### Instruction a
Duplicate the entries word for word, starting at the line that contains "Is pixel 320" and stopping after the final line of the entries.

━━━ Extract provided ━━━

Such a rise in temperature is likely to be accompanied by more serious chaotic changes in the ecosystem -  rises in sea level, destruction of coastal habitats, desertification of the savanna, extinction of plant and animal species, and of much that man depends on for survival.
We have reached a critical point.   Our reliance on carbon combustion is limited, not by the availability of coal or oil reserves but by the atmosphere’s ability to cope with the exhaust gases.

Carbon above our head.

The increasing Carbon Dioxide level     For every person on this planet, there are 130 metric tons of carbon (mainly in the form of carbon dioxide) in the atmosphere.   At the moment, the average person's energy usage (transport, and industrial production, as well as the direct consumption of electricity) amounts to some 1.2 kilowatts.   Most of this is produced by the combustion of carbon based fuels, and contributes 1.1 metric tons to the atmospheric carbon every year.
Methane, another carbon greenhouse gas, has been shown to be significantly less important than carbon dioxide.
With just the current CO2 production and no significant increase in carbon absorbing vegetation  -  we can see a doubling in about 100 years.

━━━ Information provided ━━━

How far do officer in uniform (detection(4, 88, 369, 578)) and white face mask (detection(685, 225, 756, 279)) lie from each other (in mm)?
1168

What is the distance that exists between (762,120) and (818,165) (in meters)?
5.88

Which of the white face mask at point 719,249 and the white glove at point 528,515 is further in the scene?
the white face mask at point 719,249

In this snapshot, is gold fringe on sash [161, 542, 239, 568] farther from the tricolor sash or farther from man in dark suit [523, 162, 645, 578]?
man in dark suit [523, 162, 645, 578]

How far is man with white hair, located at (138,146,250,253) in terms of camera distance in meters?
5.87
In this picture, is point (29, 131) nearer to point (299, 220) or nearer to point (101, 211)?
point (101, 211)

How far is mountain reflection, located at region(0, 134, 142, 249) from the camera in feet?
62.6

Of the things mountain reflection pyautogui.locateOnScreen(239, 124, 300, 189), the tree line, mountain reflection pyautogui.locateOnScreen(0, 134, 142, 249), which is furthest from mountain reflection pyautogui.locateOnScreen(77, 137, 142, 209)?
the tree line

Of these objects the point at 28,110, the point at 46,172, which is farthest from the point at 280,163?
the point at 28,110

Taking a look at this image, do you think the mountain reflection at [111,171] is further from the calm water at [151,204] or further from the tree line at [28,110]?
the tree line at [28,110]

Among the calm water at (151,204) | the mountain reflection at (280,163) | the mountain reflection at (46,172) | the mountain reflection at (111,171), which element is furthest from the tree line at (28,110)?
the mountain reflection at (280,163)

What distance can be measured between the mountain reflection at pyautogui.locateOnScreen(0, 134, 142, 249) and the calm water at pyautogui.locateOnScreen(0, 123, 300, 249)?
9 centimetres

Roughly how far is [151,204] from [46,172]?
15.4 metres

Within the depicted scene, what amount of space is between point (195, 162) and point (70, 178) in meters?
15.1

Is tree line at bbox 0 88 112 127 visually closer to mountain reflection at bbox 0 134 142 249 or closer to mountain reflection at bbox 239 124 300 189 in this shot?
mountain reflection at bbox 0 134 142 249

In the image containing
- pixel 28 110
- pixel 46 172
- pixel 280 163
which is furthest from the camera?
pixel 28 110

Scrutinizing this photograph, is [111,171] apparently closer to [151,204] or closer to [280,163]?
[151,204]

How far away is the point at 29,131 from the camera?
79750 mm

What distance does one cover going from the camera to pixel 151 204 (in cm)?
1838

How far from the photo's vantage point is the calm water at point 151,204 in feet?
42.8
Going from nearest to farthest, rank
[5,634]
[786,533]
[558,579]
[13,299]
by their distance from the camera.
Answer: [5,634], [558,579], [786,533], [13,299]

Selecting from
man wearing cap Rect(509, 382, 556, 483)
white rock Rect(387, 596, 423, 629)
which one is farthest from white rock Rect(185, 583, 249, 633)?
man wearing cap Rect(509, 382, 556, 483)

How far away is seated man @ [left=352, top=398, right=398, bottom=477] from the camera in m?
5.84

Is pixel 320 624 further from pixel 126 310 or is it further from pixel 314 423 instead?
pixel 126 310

━━━

### Instruction b
Set down the passage on atmospheric carbon word for word, beginning at the words "Methane, another carbon" and stopping after "about 100 years.".

### Worked answer a
Is pixel 320 624 further from pixel 126 310 or is it further from pixel 314 423 instead?
pixel 126 310

### Worked answer b
Methane, another carbon greenhouse gas, has been shown to be significantly less important than carbon dioxide.
With just the current CO2 production and no significant increase in carbon absorbing vegetation  -  we can see a doubling in about 100 years.